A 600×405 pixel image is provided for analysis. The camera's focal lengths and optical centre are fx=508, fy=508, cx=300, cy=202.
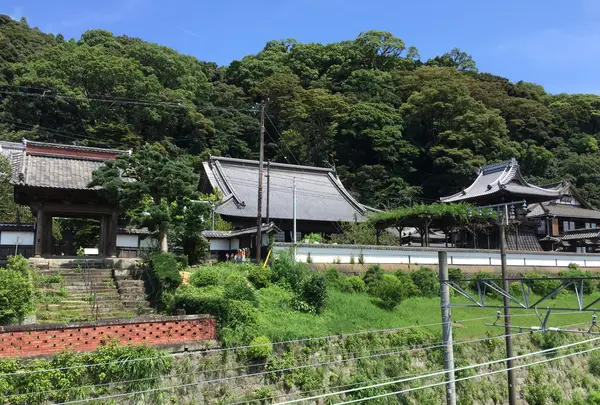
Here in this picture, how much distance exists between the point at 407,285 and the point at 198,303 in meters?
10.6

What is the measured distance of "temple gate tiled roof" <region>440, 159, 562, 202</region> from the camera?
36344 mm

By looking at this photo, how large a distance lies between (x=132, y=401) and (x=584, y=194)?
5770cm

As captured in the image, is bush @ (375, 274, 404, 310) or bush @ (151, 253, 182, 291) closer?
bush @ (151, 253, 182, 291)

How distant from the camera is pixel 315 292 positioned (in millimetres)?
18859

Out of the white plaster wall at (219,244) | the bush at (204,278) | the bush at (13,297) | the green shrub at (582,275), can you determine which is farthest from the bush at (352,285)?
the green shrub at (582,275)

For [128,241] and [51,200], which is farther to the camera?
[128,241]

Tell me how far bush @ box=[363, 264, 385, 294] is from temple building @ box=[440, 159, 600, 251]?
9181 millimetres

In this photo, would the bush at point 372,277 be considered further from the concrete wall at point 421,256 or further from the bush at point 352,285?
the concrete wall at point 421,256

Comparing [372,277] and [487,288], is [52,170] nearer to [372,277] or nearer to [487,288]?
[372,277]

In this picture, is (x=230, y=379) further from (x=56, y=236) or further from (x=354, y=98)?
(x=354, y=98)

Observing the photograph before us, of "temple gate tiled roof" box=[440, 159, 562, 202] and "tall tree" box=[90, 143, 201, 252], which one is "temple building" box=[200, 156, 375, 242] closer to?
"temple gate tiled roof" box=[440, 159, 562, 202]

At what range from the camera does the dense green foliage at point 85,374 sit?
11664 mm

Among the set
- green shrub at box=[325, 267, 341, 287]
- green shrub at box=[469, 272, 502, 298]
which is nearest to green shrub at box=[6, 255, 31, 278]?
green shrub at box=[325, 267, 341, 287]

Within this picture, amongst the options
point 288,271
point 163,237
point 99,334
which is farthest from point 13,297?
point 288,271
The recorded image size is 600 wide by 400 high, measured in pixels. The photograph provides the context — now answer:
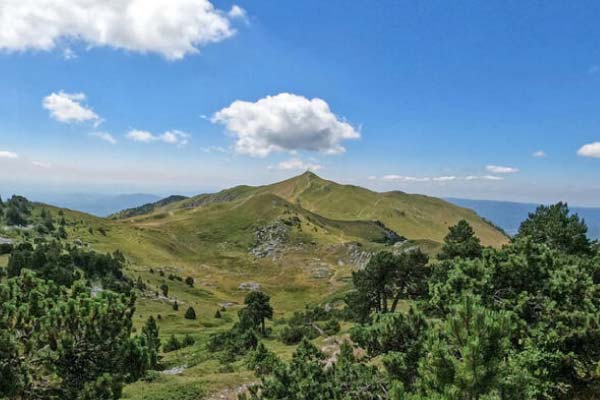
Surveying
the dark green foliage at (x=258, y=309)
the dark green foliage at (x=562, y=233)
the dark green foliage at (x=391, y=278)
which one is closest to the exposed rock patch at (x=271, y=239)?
==
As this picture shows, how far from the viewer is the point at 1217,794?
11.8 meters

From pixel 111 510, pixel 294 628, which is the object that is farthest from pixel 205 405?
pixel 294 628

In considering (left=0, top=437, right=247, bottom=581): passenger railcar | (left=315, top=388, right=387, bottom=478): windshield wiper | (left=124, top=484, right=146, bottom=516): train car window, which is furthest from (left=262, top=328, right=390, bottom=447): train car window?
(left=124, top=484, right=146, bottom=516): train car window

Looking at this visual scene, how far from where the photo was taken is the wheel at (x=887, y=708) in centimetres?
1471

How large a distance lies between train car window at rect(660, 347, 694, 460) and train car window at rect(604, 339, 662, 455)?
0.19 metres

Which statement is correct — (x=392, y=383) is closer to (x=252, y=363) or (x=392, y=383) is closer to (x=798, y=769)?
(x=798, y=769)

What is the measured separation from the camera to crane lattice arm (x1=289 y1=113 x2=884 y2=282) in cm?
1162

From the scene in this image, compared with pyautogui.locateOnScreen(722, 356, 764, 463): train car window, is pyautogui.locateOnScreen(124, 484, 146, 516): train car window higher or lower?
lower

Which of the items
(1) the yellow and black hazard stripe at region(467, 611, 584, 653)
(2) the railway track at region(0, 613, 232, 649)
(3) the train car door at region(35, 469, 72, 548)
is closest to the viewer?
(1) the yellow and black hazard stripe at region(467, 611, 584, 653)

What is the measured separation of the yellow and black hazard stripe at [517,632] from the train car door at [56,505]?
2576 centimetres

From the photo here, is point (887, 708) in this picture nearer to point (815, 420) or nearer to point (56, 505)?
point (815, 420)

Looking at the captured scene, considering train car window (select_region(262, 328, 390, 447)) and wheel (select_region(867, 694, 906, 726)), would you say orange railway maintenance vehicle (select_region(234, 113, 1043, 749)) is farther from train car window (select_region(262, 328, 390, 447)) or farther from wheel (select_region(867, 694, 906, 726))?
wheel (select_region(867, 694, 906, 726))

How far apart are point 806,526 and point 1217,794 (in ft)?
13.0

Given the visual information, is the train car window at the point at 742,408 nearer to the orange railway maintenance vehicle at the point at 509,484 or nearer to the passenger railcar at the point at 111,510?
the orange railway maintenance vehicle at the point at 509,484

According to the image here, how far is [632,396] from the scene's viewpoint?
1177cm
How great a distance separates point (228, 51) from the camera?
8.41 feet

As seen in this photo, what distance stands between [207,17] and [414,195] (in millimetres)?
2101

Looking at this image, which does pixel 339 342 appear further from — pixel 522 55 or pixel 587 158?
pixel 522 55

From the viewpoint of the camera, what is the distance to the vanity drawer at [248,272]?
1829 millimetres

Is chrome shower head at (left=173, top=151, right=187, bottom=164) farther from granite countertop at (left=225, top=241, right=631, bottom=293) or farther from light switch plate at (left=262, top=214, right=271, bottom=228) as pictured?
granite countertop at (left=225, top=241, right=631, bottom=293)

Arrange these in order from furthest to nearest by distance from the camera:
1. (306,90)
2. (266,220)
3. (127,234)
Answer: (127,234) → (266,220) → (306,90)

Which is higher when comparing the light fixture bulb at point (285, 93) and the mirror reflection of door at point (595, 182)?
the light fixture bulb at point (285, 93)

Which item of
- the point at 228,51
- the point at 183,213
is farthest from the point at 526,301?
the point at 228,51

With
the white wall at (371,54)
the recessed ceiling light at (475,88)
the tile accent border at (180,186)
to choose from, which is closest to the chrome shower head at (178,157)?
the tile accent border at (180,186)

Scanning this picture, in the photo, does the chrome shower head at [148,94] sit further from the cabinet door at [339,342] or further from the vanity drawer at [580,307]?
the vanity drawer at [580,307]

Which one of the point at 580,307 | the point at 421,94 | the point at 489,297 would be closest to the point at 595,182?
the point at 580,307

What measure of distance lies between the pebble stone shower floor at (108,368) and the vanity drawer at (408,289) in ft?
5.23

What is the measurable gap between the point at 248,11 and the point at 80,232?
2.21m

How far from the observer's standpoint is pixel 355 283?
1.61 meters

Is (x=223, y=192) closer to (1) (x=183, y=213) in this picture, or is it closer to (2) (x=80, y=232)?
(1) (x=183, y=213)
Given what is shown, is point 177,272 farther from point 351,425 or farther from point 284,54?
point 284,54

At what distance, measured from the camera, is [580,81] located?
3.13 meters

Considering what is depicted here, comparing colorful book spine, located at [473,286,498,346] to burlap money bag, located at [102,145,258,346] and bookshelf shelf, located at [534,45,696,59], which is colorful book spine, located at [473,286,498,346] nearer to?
--
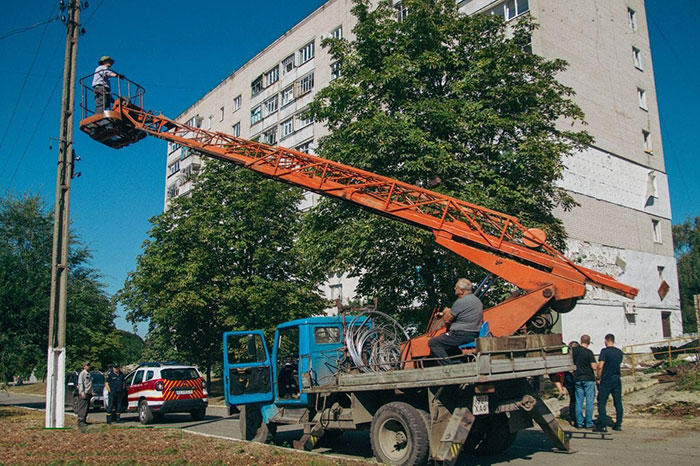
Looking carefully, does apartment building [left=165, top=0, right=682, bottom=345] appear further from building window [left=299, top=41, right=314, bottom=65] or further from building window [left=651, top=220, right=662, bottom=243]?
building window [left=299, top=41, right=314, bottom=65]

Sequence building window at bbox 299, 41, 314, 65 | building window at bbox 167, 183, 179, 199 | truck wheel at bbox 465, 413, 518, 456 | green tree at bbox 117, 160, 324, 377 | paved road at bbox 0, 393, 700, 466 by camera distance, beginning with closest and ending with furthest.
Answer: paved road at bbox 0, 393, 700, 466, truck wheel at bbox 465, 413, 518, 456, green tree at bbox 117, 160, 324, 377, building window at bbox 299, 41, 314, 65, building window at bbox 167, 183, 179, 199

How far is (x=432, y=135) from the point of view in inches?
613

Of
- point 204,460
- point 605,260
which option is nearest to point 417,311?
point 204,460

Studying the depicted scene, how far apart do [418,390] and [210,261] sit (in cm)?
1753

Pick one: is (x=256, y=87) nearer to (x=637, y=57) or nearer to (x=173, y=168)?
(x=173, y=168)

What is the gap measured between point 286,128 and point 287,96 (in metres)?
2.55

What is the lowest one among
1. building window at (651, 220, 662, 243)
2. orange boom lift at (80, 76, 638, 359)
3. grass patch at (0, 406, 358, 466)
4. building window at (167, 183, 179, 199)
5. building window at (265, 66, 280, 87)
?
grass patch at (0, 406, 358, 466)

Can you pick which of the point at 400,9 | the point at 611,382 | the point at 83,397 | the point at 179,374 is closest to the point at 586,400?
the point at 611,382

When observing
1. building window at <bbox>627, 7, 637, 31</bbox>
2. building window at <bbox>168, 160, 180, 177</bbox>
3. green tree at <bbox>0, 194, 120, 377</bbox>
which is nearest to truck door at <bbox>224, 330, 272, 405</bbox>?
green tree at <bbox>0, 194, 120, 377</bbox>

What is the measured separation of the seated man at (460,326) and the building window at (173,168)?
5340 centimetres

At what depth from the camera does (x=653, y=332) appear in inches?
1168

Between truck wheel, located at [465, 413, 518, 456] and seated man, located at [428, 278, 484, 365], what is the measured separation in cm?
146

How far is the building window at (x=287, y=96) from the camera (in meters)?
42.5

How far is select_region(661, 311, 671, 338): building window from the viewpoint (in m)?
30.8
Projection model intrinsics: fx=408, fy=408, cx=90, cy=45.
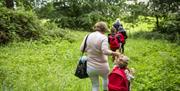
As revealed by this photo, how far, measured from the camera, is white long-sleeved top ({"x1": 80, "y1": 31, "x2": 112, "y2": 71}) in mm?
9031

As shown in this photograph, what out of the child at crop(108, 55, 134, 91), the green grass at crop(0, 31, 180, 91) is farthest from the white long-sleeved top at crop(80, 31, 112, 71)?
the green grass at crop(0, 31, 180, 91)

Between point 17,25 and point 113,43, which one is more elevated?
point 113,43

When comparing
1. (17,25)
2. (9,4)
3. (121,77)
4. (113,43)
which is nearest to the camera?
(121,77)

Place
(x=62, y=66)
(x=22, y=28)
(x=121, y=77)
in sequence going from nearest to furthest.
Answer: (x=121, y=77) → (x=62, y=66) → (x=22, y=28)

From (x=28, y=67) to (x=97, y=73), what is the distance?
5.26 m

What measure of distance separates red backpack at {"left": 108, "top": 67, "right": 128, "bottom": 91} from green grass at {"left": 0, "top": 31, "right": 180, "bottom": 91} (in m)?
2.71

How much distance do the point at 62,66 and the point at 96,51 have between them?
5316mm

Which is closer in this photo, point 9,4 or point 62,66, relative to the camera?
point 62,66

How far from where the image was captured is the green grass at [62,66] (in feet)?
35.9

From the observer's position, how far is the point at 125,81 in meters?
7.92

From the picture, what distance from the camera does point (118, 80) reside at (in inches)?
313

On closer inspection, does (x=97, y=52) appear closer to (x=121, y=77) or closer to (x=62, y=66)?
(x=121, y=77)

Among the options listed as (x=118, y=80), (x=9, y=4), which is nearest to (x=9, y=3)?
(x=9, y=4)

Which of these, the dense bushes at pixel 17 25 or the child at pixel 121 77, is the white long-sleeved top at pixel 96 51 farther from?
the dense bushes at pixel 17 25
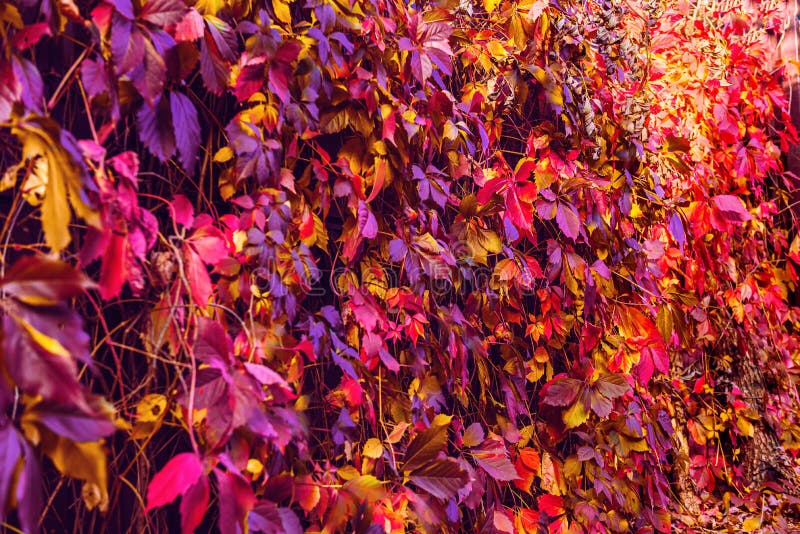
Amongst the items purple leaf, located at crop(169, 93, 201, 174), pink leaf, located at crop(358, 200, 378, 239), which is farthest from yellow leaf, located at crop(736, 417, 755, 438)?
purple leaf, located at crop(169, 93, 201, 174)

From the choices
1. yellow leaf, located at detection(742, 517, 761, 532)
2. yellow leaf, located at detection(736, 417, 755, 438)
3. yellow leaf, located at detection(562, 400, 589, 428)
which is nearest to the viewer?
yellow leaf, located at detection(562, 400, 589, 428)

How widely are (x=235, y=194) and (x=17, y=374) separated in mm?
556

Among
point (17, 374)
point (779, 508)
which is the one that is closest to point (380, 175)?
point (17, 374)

▸ **Work instructions**
Copy the listing lines from the one containing "How far from the observer's" through the one containing "3.13 meters", inclusive, and reproduce them verbatim.

▸ **Solution to the problem**
How far from the observer's standpoint is pixel 355 283?
1.61 meters

Is (x=223, y=192) closer to (1) (x=183, y=213) in this picture, or is it closer to (2) (x=80, y=232)?
(1) (x=183, y=213)
Given what is shown, is point 177,272 farther from point 351,425 or farther from point 284,54?
point 284,54

At what distance, measured from the camera, is [580,81] located?
3.13 meters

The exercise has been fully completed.